» EXERCISE: Write only the number of lines below in which "wildlife" occurs.

(Source data)
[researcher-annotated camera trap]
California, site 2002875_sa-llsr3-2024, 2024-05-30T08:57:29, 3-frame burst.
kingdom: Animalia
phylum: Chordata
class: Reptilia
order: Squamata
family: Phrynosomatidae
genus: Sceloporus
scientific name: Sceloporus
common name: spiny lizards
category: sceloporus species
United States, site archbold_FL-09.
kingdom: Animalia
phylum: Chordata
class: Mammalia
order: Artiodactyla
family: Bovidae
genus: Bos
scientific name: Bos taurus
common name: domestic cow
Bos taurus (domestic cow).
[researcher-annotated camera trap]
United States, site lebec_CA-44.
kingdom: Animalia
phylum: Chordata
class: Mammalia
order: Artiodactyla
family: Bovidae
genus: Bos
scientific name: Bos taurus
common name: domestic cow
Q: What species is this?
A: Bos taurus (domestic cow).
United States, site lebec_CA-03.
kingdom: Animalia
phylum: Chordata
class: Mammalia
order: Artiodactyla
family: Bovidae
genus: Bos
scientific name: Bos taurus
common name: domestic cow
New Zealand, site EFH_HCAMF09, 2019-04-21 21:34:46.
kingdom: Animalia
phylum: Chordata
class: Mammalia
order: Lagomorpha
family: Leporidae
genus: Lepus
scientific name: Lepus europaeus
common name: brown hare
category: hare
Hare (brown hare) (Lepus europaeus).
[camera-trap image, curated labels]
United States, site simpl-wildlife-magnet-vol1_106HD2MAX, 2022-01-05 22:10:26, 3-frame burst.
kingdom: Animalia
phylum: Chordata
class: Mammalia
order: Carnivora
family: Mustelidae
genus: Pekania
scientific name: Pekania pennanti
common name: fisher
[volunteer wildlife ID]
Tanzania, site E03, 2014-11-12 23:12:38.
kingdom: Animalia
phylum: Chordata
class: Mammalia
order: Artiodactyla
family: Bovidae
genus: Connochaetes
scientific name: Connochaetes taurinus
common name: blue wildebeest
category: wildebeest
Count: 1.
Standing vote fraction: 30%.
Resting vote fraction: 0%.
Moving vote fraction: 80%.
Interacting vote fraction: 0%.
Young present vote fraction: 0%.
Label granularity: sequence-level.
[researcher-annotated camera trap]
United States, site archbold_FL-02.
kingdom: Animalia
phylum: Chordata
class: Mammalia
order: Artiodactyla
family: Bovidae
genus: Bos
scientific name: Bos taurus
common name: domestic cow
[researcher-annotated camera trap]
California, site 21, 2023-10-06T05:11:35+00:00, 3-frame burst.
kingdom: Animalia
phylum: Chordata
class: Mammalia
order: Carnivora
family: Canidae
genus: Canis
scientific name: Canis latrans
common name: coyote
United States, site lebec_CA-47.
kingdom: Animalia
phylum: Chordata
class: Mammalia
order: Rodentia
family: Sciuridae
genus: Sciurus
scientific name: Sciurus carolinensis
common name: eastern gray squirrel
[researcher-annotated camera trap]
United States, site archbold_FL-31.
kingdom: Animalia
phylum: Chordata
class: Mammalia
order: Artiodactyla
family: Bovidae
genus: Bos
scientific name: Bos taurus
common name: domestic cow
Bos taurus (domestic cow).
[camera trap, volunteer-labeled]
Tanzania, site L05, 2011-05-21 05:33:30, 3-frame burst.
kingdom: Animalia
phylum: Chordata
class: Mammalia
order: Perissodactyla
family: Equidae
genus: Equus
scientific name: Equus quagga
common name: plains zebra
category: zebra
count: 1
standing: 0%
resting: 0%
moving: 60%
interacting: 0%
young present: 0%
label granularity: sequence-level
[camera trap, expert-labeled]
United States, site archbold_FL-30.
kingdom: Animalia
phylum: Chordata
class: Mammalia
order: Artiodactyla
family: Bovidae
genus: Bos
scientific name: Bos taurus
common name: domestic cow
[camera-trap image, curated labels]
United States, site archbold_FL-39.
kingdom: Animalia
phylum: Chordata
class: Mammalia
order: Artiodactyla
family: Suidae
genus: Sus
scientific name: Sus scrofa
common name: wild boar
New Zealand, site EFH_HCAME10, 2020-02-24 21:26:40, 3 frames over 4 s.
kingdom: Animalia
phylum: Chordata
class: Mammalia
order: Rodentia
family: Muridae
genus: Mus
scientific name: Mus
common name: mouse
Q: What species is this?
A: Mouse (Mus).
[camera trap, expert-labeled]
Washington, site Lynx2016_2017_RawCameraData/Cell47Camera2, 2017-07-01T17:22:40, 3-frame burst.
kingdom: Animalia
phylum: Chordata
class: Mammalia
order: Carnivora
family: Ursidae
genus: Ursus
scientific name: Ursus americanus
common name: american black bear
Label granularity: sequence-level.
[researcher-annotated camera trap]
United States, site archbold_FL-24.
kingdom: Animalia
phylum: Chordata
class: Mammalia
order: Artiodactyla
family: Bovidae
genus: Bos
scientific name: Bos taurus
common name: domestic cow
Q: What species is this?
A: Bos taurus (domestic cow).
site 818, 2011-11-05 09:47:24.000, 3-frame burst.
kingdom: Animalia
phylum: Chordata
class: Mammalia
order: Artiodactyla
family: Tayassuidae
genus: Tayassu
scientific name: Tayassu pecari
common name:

» WRITTEN ANSWER: 2